Brano proposto:
☆ ☆ ☆

Da Reset-Dialogues on Civilizations
Dalla crisi in atto sta nascendo il mito del controllo sulle frontiere, spiega Seyla Benhabib dell’Università di Yale. Ma è soltanto un’illusione. Di fatto gli Stati stanno sfuggendo agli obblighi loro imposti dal diritto europeo e internazionale. I migranti, dal canto loro, potrebbero invece contribuire a mantenere la pace tra le varie classi sociali.
Chi sono queste persone che stanno arrivando in Europa? Come dovremmo chiamarle?
Sulla terminologia è in atto un acceso dibattito, per stabilire se si debbano chiamare rifugiati oppure migranti. È gente che viene dalla Siria, dall’Afghanistan, dall’Iraq, dall’Eritrea e dalla Libia. Sono tutti Paesi che versano in condizioni di guerra civile, come la Siria, o nei quali anche in fase post-bellica la situazione non si è ancora placata, come nel caso di Iraq, Afghanistan e Libia. Stando a quanto stabilito nella Convenzione sullo Status dei Rifugiati del 1951, gli individui che fuggono dal proprio Paese a causa di una qualsiasi forma di persecuzione, che si tratti di guerra civile o pericolo di vita per discriminazioni su basi etniche, religiose, ecc., sono da considerare rifugiati. Non si può non concordare sul fatto che in tutte le aree del mondo che ho citato la vita stessa di alcuni esseri umani sia in pericolo. Quindi abbiamo tutte le ragioni per chiamare queste persone “rifugiati”. Il motivo però di tutta la polemica che si registra nell’opinione pubblica europea rispetto alla differenza tra rifugiati e migranti si basa sulla teoria per cui non si avrebbero obblighi speciali di nessun tipo nei confronti dei migranti, mentre ce ne sono nei confronti dei rifugiati. Tuttavia, si può escludere a priori che alcuni degli individui che stanno arrivando siano anche in cerca di migliori opportunità economiche e di vita? No, non lo possiamo escludere.
Il confine tra rifugiato e migrante quindi è assai incerto…
Sì, ma il diritto internazionale ci impone di osservare tale distinzione. Eppure, mettiamo il caso che uno viva in Iraq, per esempio, o anche in Turchia, e non riesca a trovare lavoro perché è sunnita o sciita, o curdo o alawita, o che la sua azienda sia stata bombardata: nessuno lo starebbe minacciando di morte, ma questa persona si troverebbe comunque in uno stato di indigenza, di mancanza di possibilità. E allora cosa sarebbe? Un rifugiato o un migrante economico? Ecco quindi che ci troviamo un po’ in un circolo vizioso, per cui il diritto internazionale garantisce protezione ai rifugiati e non ai migranti, ma il fenomeno a cui assistiamo – non solo in Europa ma in generale in tutto il mondo – è che tali categorie non sono in grado di circoscrivere in modo adeguato e univoco la realtà.

☆ ☆ ☆

Elenco dei dati:
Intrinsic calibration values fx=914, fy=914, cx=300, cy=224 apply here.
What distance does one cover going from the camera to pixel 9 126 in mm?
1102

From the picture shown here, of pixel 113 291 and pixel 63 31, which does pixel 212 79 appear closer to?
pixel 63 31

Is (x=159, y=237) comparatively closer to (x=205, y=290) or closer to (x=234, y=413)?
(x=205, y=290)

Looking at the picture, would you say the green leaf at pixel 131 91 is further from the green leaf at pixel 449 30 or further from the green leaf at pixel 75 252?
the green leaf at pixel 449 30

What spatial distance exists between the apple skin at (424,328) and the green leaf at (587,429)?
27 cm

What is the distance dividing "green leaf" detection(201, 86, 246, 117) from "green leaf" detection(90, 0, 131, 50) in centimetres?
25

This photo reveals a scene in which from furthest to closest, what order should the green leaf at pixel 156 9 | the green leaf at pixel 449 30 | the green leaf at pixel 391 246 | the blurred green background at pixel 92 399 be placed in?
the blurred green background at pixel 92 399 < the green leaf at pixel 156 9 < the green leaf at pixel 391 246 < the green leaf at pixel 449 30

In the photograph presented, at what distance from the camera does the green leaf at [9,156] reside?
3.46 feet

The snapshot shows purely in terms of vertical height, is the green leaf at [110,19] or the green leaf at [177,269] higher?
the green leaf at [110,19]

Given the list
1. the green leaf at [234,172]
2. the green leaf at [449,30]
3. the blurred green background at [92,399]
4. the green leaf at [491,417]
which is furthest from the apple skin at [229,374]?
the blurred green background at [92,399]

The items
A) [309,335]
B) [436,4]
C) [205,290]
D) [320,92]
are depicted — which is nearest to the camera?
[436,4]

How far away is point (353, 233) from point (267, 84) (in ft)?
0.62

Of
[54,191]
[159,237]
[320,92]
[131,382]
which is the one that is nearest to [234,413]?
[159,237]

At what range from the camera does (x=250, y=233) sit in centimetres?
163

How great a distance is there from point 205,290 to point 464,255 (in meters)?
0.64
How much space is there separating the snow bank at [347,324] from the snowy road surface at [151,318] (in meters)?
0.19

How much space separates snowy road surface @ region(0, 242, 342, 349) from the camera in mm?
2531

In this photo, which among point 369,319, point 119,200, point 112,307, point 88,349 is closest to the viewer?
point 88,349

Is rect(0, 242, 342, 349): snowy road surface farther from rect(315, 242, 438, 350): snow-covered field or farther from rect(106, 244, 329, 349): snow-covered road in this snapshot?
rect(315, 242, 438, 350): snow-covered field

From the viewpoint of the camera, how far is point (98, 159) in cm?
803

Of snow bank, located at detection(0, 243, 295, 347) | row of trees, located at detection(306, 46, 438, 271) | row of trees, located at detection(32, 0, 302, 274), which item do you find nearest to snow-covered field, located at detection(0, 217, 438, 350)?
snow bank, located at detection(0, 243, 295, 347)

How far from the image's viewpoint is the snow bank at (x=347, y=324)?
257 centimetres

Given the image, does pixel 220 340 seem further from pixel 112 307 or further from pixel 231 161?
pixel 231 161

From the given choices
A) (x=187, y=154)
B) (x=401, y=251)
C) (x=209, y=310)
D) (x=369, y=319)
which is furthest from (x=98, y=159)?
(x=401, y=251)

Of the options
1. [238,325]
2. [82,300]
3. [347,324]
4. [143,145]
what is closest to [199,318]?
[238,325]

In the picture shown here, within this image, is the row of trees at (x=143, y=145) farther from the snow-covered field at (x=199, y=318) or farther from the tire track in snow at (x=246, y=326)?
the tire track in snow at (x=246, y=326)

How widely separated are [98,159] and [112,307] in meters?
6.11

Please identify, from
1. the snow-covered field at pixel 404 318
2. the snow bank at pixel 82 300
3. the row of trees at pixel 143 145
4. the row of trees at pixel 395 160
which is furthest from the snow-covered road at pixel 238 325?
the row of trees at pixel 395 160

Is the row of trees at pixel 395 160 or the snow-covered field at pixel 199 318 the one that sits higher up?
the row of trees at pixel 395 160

☆ ☆ ☆

Obiettivo del compito:
Estrai dal brano su rifugiati e migranti tutto il testo che va da "Il confine tra" giù fino a "univoco la realtà.", parola per parola.

Risposta al compito:
Il confine tra rifugiato e migrante quindi è assai incerto…
Sì, ma il diritto internazionale ci impone di osservare tale distinzione. Eppure, mettiamo il caso che uno viva in Iraq, per esempio, o anche in Turchia, e non riesca a trovare lavoro perché è sunnita o sciita, o curdo o alawita, o che la sua azienda sia stata bombardata: nessuno lo starebbe minacciando di morte, ma questa persona si troverebbe comunque in uno stato di indigenza, di mancanza di possibilità. E allora cosa sarebbe? Un rifugiato o un migrante economico? Ecco quindi che ci troviamo un po’ in un circolo vizioso, per cui il diritto internazionale garantisce protezione ai rifugiati e non ai migranti, ma il fenomeno a cui assistiamo – non solo in Europa ma in generale in tutto il mondo – è che tali categorie non sono in grado di circoscrivere in modo adeguato e univoco la realtà.